↓↓↓
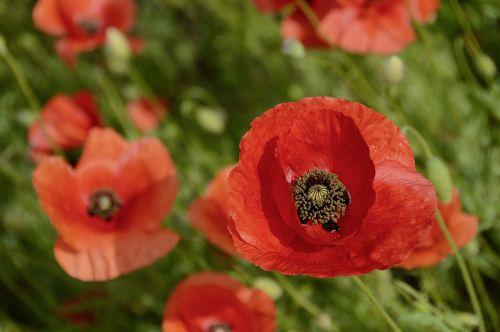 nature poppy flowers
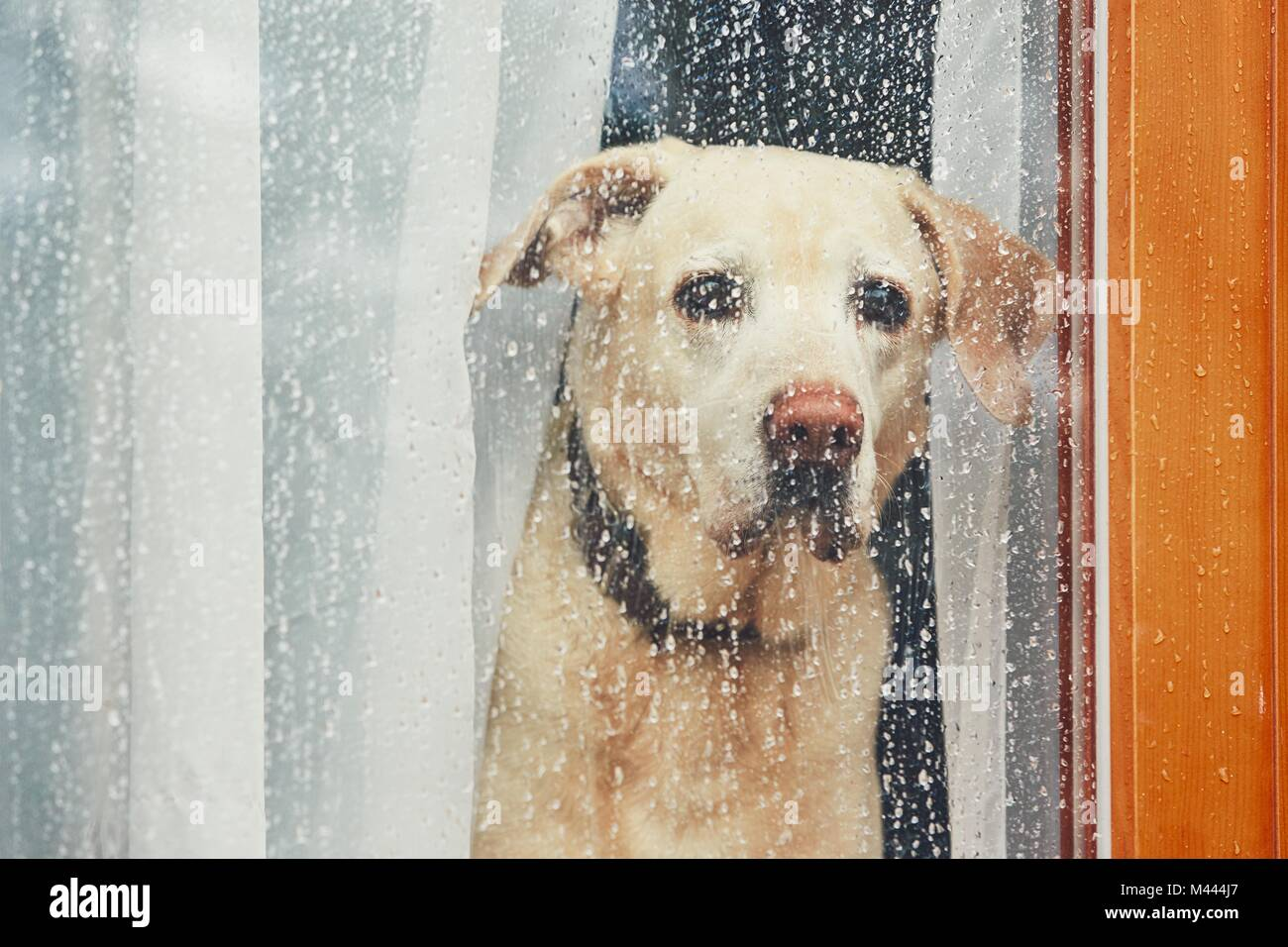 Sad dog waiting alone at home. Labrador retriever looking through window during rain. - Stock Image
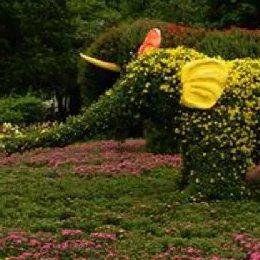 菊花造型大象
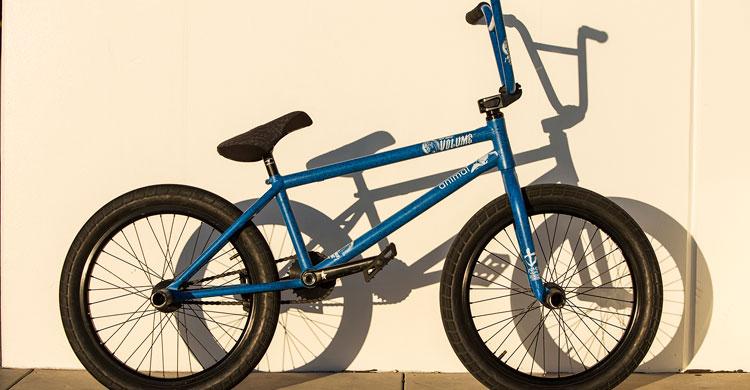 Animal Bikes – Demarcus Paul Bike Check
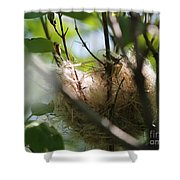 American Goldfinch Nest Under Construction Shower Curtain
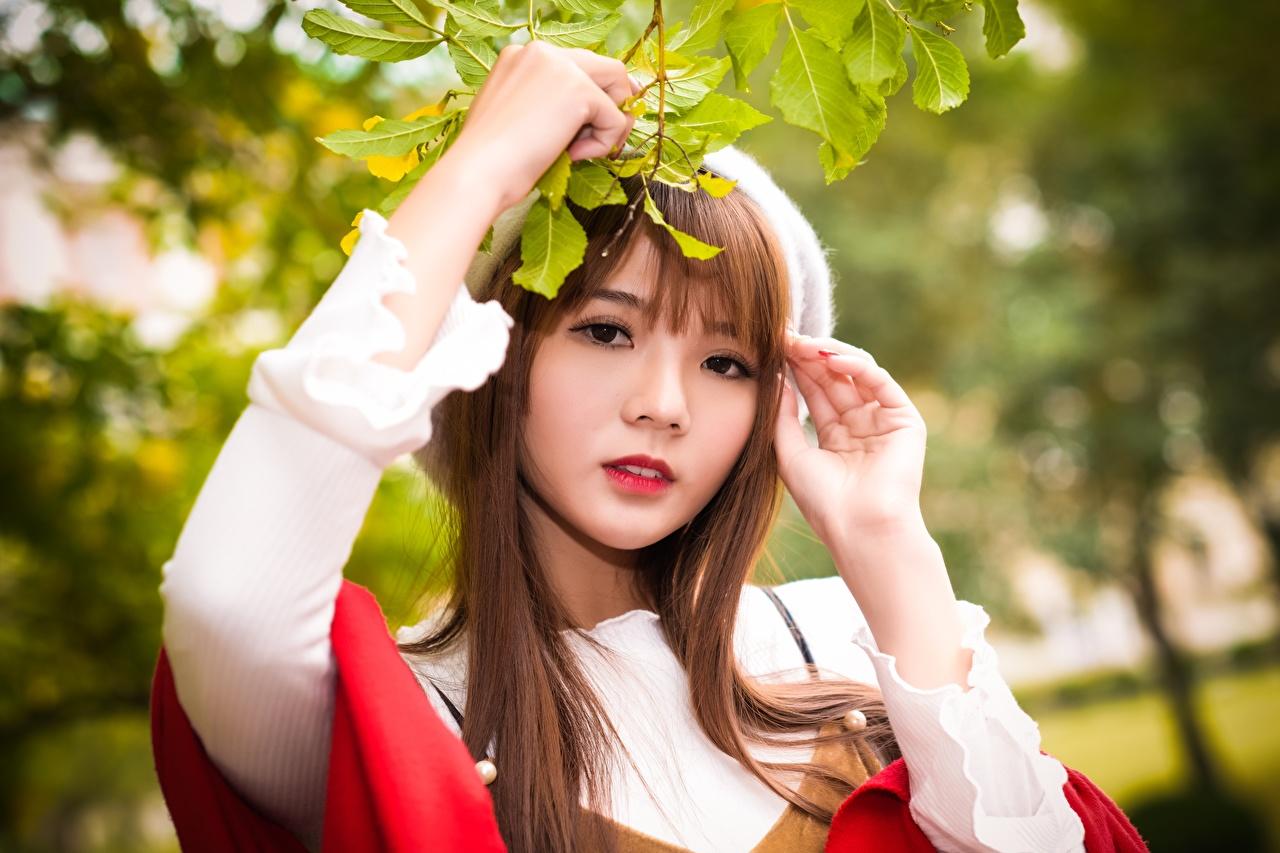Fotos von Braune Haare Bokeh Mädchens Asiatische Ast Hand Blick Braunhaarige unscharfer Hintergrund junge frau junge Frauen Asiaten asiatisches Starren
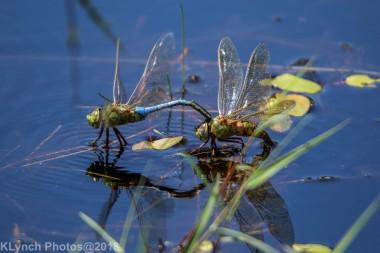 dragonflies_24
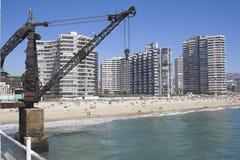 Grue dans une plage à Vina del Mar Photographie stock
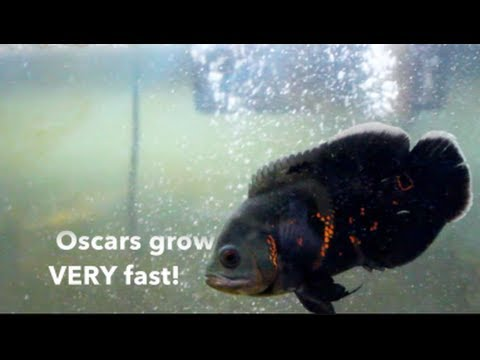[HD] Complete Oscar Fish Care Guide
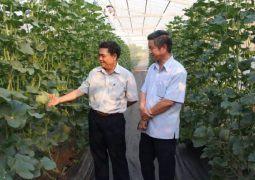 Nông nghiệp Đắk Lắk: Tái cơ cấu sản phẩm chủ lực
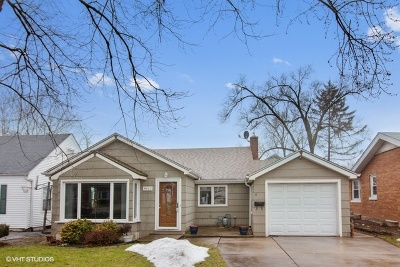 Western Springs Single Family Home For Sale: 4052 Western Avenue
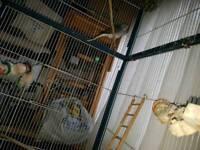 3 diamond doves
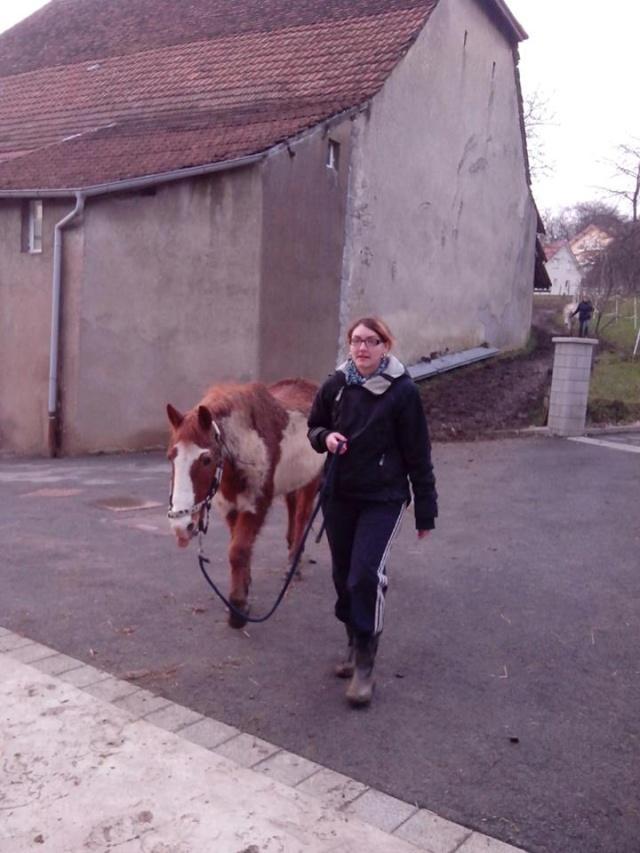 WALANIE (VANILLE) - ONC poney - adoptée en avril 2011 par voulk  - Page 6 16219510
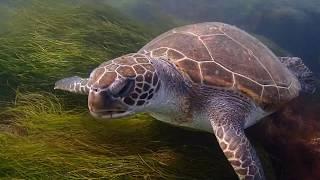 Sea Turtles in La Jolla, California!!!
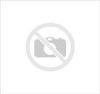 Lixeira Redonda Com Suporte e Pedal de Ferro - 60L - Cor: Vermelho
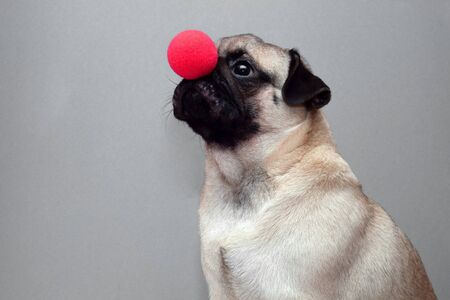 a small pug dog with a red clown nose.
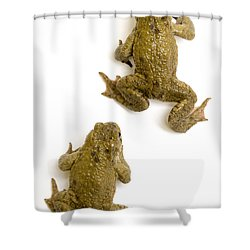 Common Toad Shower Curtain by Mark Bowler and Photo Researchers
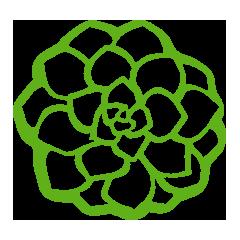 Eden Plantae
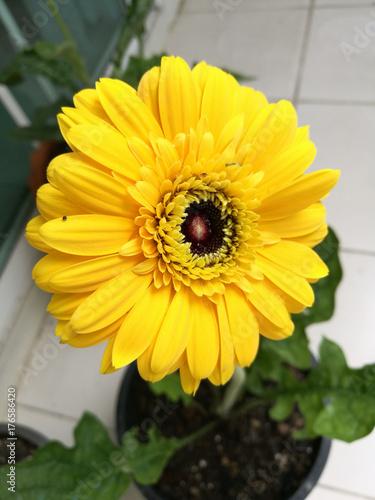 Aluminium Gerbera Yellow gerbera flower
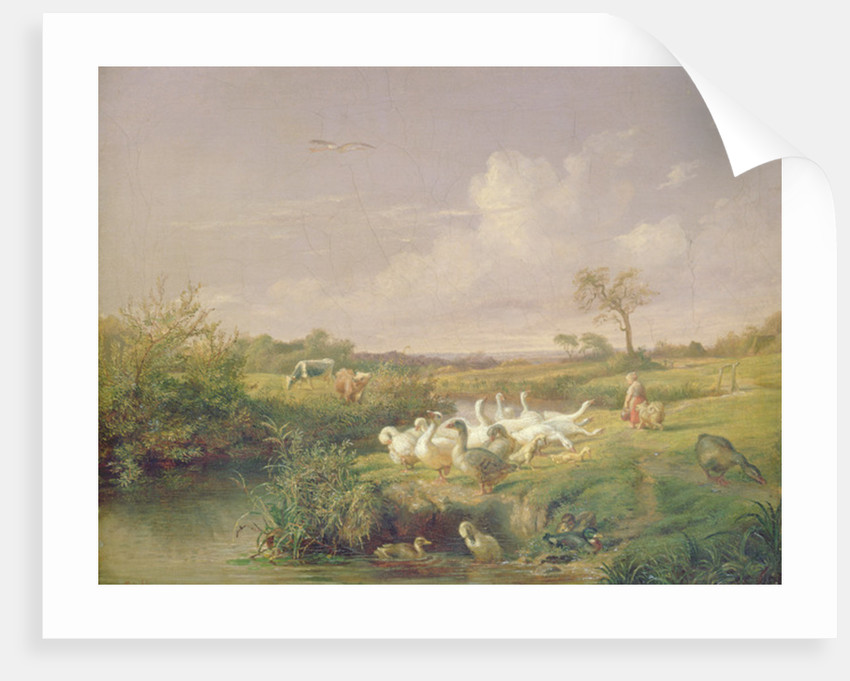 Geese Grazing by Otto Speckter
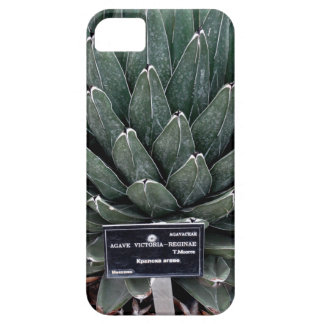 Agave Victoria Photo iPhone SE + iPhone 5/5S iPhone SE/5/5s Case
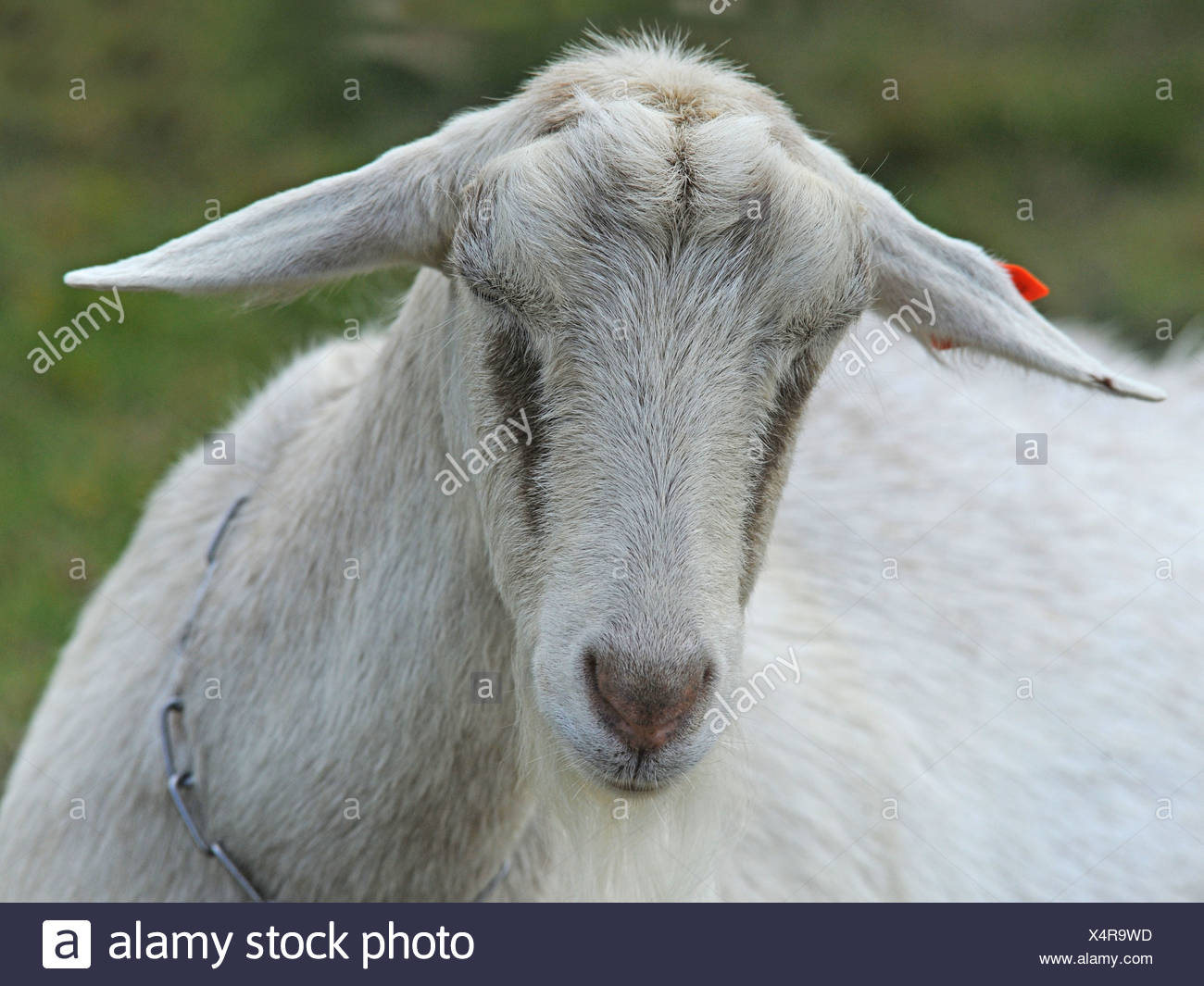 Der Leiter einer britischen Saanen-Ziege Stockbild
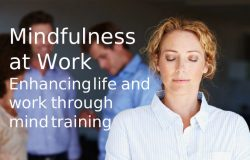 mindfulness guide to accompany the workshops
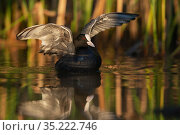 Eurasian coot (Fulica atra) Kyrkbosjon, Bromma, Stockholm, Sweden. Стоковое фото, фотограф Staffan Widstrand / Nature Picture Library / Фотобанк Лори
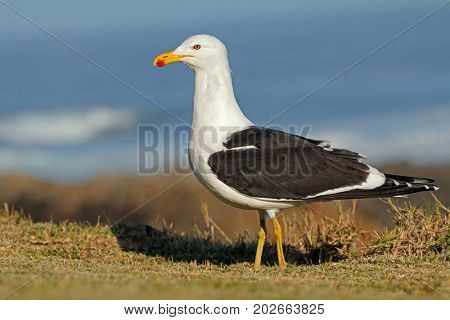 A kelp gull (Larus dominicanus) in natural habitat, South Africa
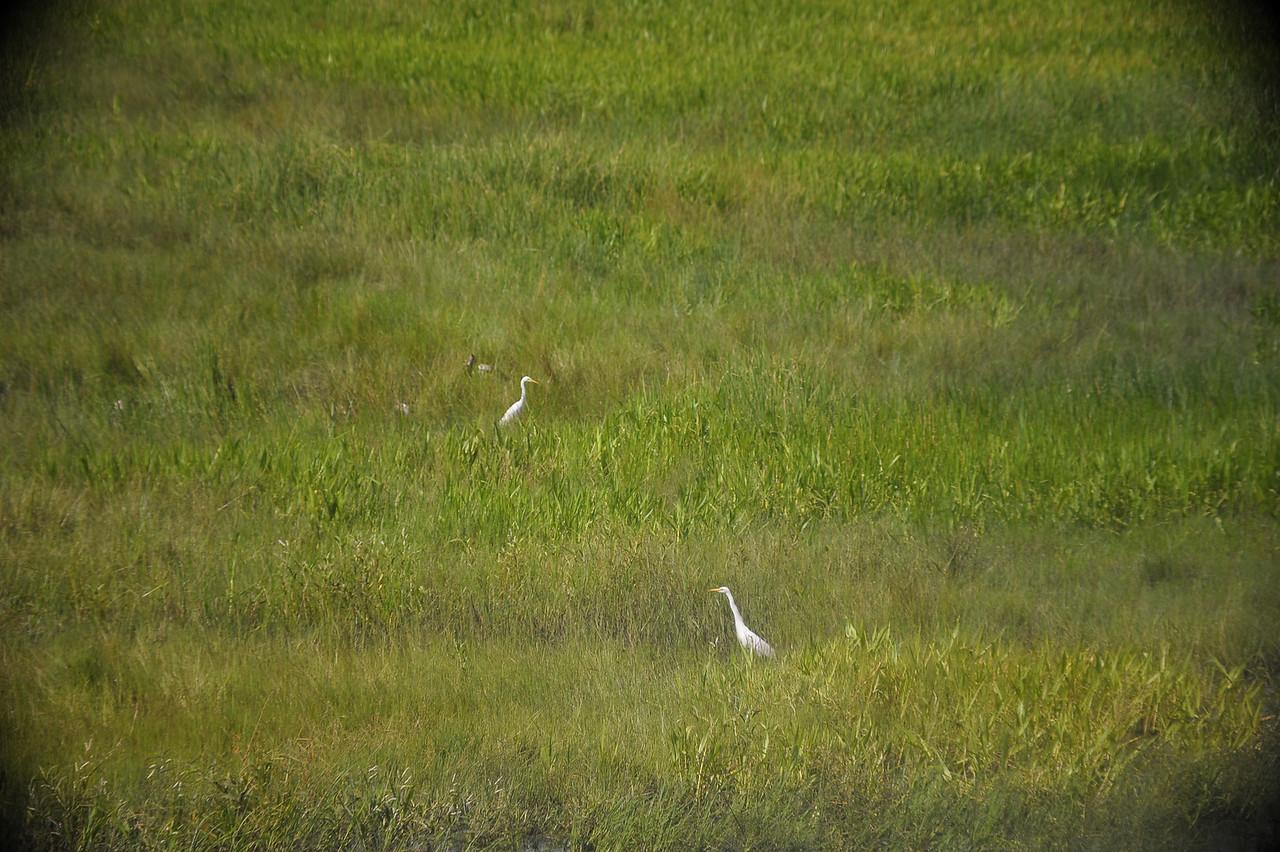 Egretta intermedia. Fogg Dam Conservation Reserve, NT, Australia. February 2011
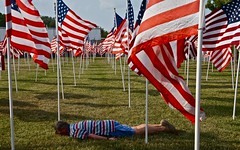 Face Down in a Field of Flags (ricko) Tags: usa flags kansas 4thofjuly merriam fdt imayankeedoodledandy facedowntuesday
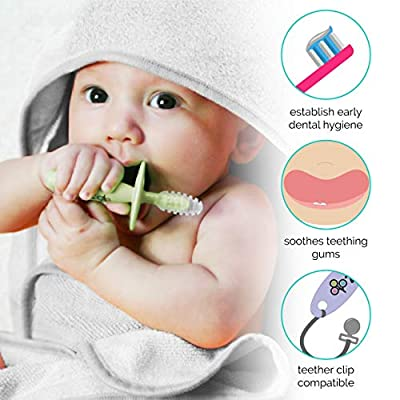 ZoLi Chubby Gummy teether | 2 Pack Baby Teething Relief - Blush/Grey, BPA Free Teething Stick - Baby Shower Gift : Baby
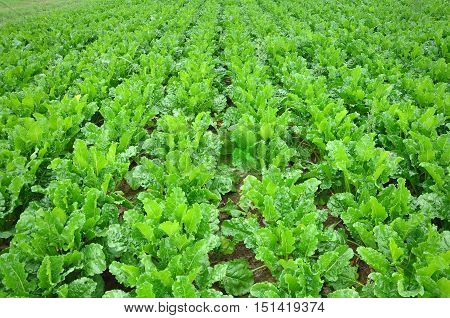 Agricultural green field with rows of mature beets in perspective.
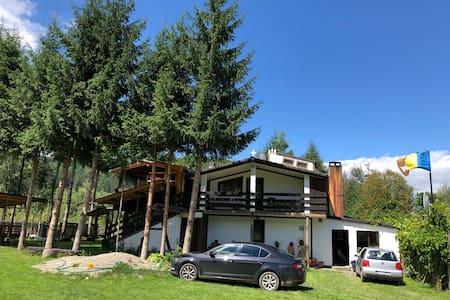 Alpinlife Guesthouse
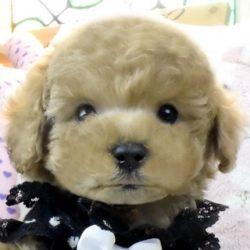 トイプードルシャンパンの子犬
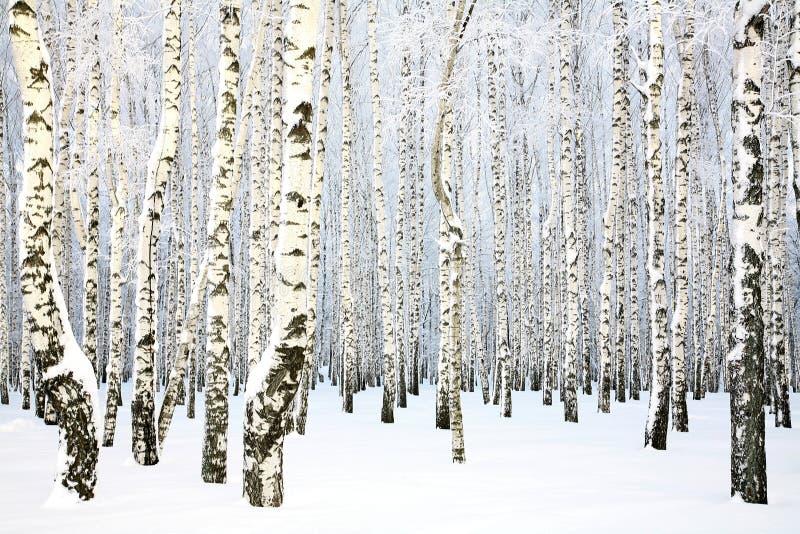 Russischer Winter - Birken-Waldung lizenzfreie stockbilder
↑↑↑
**PROBLEM TO SOLVE:**
In the records above, find the line containing "American Goldfinch Nest" and output every line from the first through that one, exactly, omitting pictures.

**SOLUTION TO THE EXERCISE:**
 nature poppy flowers
 Sad dog waiting alone at home. Labrador retriever looking through window during rain. - Stock Image
 菊花造型大象
 Animal Bikes – Demarcus Paul Bike Check
 American Goldfinch Nest Under Construction Shower Curtain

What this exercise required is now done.